▶ _The task_
What follows is a set of entries. Repeat them exactly, but not their pictures.

▶ _Data supplied_
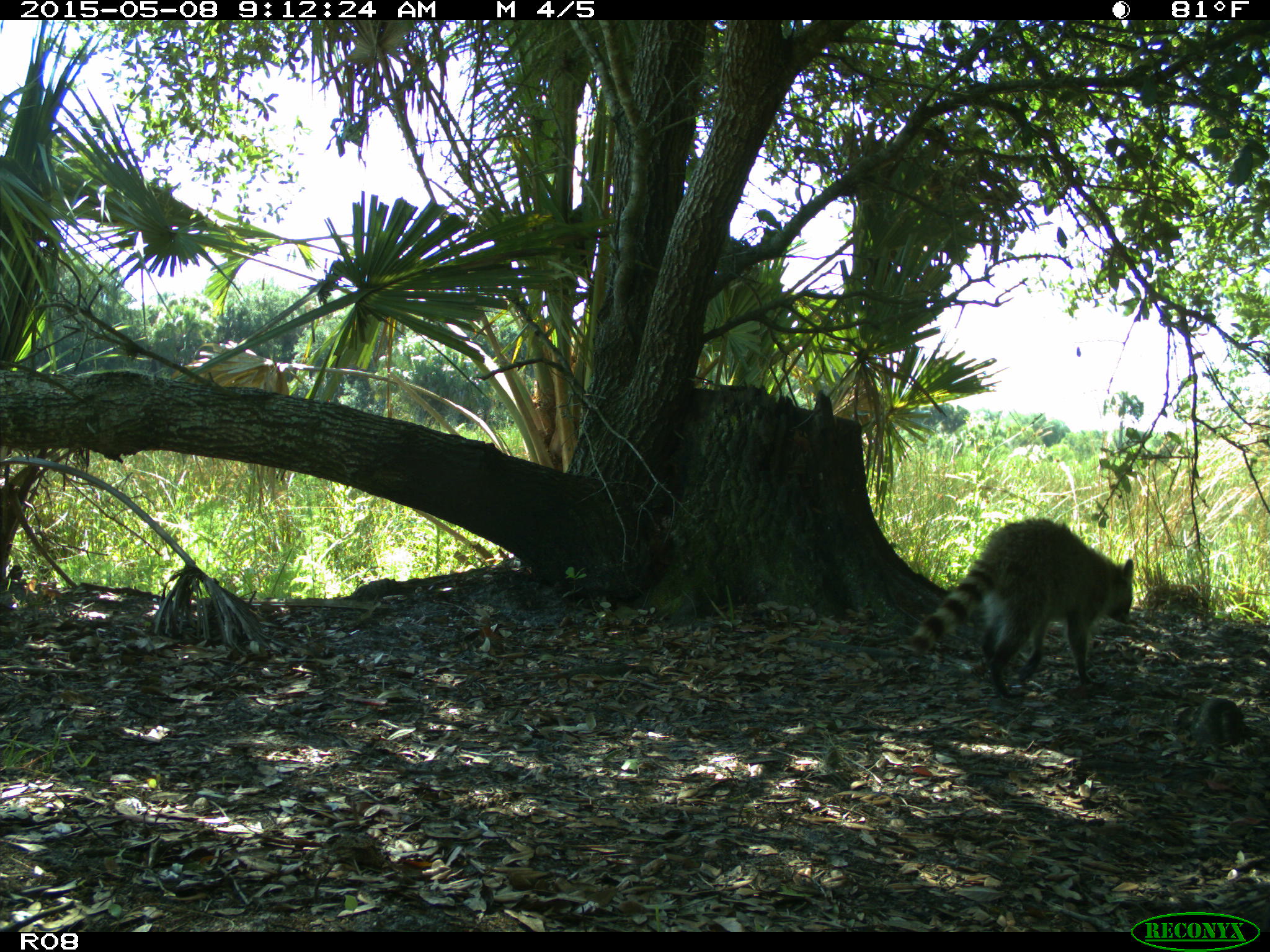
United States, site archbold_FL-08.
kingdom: Animalia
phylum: Chordata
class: Mammalia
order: Carnivora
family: Procyonidae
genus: Procyon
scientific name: Procyon lotor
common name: common raccoon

▶ _Answer to the problem_
United States, site archbold_FL-08.
kingdom: Animalia
phylum: Chordata
class: Mammalia
order: Carnivora
family: Procyonidae
genus: Procyon
scientific name: Procyon lotor
common name: common raccoon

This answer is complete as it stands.